TEXTE CHOISI:
==*==
C’est l’un des plus importants rapports sur le climat qu’ait produit le gouvernement américain, depuis plusieurs années. Mais ce gouvernement a choisi de le publier pendant l’un des plus importants congés fériés de l’année aux États-Unis. Comme s’il avait voulu lui assurer le moins de visibilité possible.
« Un grave avertissement sur le climat, enterré le vendredi noir », titre le magazine The Atlantic — Black Friday étant une référence à cette journée de magasinage la plus frénétique de l’année aux États-Unis, au lendemain de leur fête nationale de l’Action de grâces (Thanksgiving Day).
Le rapport ne dit pourtant rien de révolutionnaire: les changements climatiques auront un impact transformateur sur toutes les régions du pays, imposeront un fardeau économique à la nation, mettront en péril la santé de millions de personnes, et remettront en question jusqu’au « mode de vie américain ».
C’est dans le luxe de détails qu’il se distingue. À la fin du siècle, si la tendance actuelle se maintient, la facture économique pourrait s’élever à 500 milliards par an, en infrastructures à reconstruire, en réserves d’eau perdues — par exemple, dans le bassin du fleuve Colorado — en zones côtières à évacuer, en dégâts infligés à l’agriculture ou aux forêts — plus vulnérables aux incendies, comme en Californie en ce moment — ou en hospitalisations — par exemple, à cause de la progression de la maladie de Lyme. L’impact sur la santé pourrait se mesurer en milliers de morts évitables par an. Et certains des impacts sur les écosystèmes se mesureront en milliers d’années.
Ces conclusions ont beau aller à l’encontre des politiques de déréglementation environnementale à l’œuvre dans l’administration Trump, celle-ci n’avait pas le choix de rendre le rapport public: il relève d’une loi votée en 1990 (Global Change Research Act), qui impose la publication d’une mise à jour de « l’évaluation nationale du climat » tous les quatre ans. Ce National Climate Assessment, quatrième édition, est endossé par 10 agences gouvernementales, en plus de la NASA, de l’Agence des océans et de l’atmosphère (NOAA) et du ministère de la Défense.
==*==
ACTIVITÉS:
1. Répondez aux questions suivantes sur le texte consacré au rapport américain sur le climat :
(a) Quel magazine a titré « Un grave avertissement sur le climat, enterré le vendredi noir » ?
(b) À combien la facture économique pourrait-elle s'élever par an à la fin du siècle, si la tendance actuelle se maintient ?
(c) En quelle année a été votée la loi qui impose la publication de ce rapport ?
2. Veuillez recopier fidèlement le passage du texte consacré au rapport américain sur le climat, en commençant à « Ces conclusions ont » et en terminant à « de la Défense. ».
==*==
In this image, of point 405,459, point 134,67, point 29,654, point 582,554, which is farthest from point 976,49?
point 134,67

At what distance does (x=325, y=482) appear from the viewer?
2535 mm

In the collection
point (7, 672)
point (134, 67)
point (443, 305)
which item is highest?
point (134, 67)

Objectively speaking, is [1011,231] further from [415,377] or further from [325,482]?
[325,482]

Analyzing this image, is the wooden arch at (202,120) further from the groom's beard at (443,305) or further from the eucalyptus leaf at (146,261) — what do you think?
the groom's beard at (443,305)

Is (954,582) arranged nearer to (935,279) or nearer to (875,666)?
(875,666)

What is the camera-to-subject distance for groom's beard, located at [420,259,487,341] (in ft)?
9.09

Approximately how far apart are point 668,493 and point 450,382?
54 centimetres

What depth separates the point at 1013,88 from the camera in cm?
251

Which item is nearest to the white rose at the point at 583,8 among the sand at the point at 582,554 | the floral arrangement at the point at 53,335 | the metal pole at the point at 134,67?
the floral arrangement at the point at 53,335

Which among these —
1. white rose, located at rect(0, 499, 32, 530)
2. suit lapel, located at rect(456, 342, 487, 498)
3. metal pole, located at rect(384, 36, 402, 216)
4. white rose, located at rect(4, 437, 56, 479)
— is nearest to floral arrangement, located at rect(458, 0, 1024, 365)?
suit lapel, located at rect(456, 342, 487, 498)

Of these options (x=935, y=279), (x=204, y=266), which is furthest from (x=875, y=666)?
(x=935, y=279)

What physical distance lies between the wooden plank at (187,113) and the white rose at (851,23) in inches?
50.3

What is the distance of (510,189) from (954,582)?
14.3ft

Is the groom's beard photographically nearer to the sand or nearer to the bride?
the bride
==*==
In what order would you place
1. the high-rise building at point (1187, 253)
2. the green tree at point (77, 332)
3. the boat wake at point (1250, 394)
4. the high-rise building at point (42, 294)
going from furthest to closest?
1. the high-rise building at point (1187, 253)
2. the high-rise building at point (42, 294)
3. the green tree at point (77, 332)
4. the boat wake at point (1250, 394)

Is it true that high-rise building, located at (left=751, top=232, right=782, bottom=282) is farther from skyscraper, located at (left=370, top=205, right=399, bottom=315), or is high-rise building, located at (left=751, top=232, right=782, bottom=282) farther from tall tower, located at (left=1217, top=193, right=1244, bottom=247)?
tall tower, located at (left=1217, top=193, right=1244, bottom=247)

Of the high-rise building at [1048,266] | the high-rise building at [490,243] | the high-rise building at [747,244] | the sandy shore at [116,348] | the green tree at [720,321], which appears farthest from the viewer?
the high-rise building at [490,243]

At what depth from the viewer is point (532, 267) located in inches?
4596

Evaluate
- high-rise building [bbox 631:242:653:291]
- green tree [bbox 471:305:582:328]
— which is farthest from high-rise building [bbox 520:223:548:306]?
==*==
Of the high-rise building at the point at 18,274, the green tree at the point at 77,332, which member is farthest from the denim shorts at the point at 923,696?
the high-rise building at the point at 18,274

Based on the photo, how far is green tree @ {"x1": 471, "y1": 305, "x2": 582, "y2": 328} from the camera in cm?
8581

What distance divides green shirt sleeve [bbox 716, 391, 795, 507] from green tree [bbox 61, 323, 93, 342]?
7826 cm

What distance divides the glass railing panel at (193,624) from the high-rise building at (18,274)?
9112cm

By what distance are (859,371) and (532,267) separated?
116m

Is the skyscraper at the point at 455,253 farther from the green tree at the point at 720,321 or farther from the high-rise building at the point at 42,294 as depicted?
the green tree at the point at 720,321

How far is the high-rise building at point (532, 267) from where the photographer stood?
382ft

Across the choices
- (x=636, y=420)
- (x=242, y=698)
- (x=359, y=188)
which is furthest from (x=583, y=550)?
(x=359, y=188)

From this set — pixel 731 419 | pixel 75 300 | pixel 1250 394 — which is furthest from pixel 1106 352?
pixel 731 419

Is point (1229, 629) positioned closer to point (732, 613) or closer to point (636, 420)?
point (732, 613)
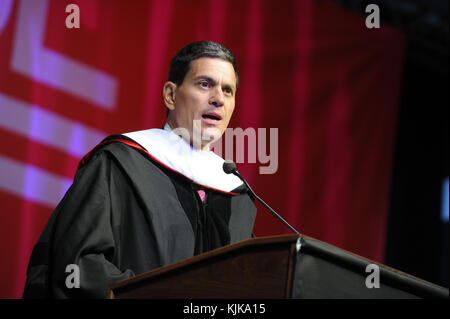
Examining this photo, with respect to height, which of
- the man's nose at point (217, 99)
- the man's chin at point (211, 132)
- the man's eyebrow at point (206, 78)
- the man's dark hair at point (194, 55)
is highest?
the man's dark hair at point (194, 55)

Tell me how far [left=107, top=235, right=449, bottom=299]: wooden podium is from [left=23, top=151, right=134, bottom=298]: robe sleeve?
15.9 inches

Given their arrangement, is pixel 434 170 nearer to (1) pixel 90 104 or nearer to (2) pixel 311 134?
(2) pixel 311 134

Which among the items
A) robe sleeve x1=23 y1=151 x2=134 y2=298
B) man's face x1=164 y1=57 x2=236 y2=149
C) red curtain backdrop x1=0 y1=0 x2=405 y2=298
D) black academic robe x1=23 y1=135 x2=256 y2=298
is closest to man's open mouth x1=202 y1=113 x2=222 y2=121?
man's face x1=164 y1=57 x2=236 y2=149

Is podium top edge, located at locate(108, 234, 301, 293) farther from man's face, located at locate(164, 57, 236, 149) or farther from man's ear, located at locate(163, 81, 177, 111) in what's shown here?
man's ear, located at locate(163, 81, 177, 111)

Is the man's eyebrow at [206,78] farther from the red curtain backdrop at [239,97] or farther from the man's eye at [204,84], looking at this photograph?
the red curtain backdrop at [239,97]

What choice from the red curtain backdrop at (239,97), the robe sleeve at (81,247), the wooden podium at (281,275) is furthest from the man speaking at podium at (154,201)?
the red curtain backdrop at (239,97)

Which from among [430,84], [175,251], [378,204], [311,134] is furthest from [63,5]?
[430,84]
==*==
CORRIGÉS:
1.
(a) The Atlantic.
(b) À 500 milliards par an.
(c) En 1990.

2.
Ces conclusions ont beau aller à l’encontre des politiques de déréglementation environnementale à l’œuvre dans l’administration Trump, celle-ci n’avait pas le choix de rendre le rapport public: il relève d’une loi votée en 1990 (Global Change Research Act), qui impose la publication d’une mise à jour de « l’évaluation nationale du climat » tous les quatre ans. Ce National Climate Assessment, quatrième édition, est endossé par 10 agences gouvernementales, en plus de la NASA, de l’Agence des océans et de l’atmosphère (NOAA) et du ministère de la Défense.